[EXERCISE 1]
Please report how many lines of the records contain the word "ground", giving only the number.

[PAGE TEXT]
_____

Wednesday, October 15, 2008

What is the Bradley Effect?

The hottest item on the cable news channels the past 24 hours? The economy? Nope. The Tampa Bay Rays? No way. It's the Bradley effect.

Pollsters and pundits will tell you that the Bradley effect is when voters tell pollsters they'll vote for the black candidate but actually vote for the white candidate.

Tom Bradley, the African-American mayor of Los Angeles in 1982, ran for governor of California. Weeks before the election, newspapers were reporting that he held a double-digit lead in the race. But in the end, he lost a close election to George Deukmejian, who was the white candidate.

NPR's Mara Liasson has a commentary on the subject:

Seven years later, something similar happened to Doug Wilder in his race for governor of Virginia. Public polls showed him up by 9 to 10 points. And he ended up winning — but only by a few thousand votes.

Wilder says that now the U.S. is an "emerging, evolutionary stage" when it comes to race.

_____

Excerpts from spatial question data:
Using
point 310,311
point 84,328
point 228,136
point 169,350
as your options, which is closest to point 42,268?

_____

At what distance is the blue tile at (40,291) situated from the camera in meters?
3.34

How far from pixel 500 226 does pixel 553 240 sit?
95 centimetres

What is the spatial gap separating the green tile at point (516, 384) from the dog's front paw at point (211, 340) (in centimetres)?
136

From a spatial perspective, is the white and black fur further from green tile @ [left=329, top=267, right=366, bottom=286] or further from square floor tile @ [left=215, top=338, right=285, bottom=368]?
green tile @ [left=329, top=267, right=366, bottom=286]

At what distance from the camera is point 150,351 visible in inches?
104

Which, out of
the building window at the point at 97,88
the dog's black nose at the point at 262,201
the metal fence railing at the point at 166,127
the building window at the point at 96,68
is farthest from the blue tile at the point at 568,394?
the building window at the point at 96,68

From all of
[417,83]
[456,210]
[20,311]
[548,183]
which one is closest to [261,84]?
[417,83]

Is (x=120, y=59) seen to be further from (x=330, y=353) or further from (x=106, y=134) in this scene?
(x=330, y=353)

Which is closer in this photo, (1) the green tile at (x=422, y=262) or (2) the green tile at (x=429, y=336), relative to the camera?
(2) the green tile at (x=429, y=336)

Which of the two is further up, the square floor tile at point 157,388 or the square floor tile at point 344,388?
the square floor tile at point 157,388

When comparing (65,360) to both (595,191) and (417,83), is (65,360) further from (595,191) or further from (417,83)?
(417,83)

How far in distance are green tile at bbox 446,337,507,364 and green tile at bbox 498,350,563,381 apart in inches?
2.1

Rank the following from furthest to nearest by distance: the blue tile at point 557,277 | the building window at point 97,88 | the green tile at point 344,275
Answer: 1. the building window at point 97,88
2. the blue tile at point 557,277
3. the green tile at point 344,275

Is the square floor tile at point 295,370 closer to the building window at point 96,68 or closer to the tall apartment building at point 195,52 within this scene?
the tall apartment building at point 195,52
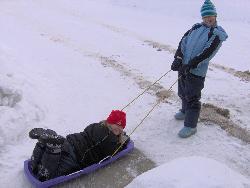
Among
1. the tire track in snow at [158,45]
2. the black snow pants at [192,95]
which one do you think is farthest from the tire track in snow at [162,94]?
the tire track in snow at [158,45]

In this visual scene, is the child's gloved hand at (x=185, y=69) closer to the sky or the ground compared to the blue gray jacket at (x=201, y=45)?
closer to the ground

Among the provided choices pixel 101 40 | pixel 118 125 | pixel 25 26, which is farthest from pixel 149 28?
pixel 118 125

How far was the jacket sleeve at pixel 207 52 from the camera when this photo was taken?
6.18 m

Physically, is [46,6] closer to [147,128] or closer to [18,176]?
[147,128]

_____

[EXERCISE 2]
Quote the whole Bradley effect text, word for word.

[WRITTEN REPLY 1]
2

[WRITTEN REPLY 2]
Wednesday, October 15, 2008

What is the Bradley Effect?

The hottest item on the cable news channels the past 24 hours? The economy? Nope. The Tampa Bay Rays? No way. It's the Bradley effect.

Pollsters and pundits will tell you that the Bradley effect is when voters tell pollsters they'll vote for the black candidate but actually vote for the white candidate.

Tom Bradley, the African-American mayor of Los Angeles in 1982, ran for governor of California. Weeks before the election, newspapers were reporting that he held a double-digit lead in the race. But in the end, he lost a close election to George Deukmejian, who was the white candidate.

NPR's Mara Liasson has a commentary on the subject:

Seven years later, something similar happened to Doug Wilder in his race for governor of Virginia. Public polls showed him up by 9 to 10 points. And he ended up winning — but only by a few thousand votes.

Wilder says that now the U.S. is an "emerging, evolutionary stage" when it comes to race.